Continue the union statement below about Verizon's suspensions and terminations of members, starting after its last sentence and leaving aside the data that follows it.

* Excerpted passage
§ §

Before final disciplinary determinations were made, the unions were provided with copies of the Verizon Security reports.We conducted our own investigation and concluded that these members should not be disciplined at all, based on the facts, the flaws in the investigation and relevant NLRB case law. We believe that Verizon security and management coerced and fabricated many instances in their reports of misconduct.The credibility of the whole security report and the investigations in general, give rise to some serious questions about the integrity of the whole process.We interviewed the employees and witnesses and gathered notarized affidavits attesting to the bogus allegations made by management and the embellishment of facts detailed in the Verizon security interviews.
Despite the efforts of Verizon’s Executive Vice President & General Counsel to try and dispel rumors or distort the facts and fairness of the whole process, as outlined in his corporate wide email to all employees yesterday, we firmly believe that the four members who were suspended and returned to work and the three members who were terminated in our local will all be exonerated.Verizon’s actions on suspending and terminating members across the Verizon East Coast footprint are now being scrutinized by a governmental agency. We have filed Unfair Labor Practice charges with the NLRB for every suspension and termination. Investigatory interviews by an NLRB agent are underway and just about completed.Although this process takes time and is very costly to the unions, it is necessary in advocating for the rights of the affected members as well as all of our collective interests and rights to challenge Verizon on their egregious conduct.Eventually, an administrative law judge for the NLRB will make the determinations based on the facts presented and the credibility of the witnesses.

§ §

* Data excerpt
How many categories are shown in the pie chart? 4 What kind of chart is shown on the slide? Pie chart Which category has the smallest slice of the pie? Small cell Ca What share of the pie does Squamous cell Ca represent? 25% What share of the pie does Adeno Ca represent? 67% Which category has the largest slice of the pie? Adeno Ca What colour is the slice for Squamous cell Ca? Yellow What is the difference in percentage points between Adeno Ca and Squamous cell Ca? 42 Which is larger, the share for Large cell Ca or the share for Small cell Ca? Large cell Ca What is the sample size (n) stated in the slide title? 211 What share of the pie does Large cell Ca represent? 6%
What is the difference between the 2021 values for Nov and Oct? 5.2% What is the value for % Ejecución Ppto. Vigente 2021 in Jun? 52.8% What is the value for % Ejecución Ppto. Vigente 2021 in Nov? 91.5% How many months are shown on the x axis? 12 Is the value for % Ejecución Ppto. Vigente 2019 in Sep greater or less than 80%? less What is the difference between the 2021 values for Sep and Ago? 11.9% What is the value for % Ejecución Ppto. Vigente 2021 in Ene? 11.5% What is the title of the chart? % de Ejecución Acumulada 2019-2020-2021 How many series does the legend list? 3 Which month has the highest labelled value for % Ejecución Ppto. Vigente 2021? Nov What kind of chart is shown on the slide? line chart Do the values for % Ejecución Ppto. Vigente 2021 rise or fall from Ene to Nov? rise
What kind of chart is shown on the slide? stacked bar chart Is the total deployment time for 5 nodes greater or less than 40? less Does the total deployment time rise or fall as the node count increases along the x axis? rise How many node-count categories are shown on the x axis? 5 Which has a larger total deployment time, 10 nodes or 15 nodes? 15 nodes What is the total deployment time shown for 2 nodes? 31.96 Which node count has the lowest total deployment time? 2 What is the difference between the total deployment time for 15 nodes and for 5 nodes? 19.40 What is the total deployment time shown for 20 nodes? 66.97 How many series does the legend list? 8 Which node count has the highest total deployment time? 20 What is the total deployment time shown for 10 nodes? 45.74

§ §

* Your response
Another important fact to keep in mind is that Verizon also refused to afford the suspended and terminated union members arbitration rights, something Verizon insisted they would not give to these members and this fact was conveniently excluded from the corporate wide e-mail sent out to every Verizon employee yesterday. They can grieve it but not arbitrate it, how fair is that?
In closing, I would like to thank the membership for all of your support over the last year, in fighting for a fair contract and respecting and helping out the suspended and terminated members and their families. It has been frustrating on all of us the way Verizon treats the workers. Unfortunately, it has been going on for years as this company has changed and abandoned the workers who made the phone company, now Verizon, a very successful and profitable company.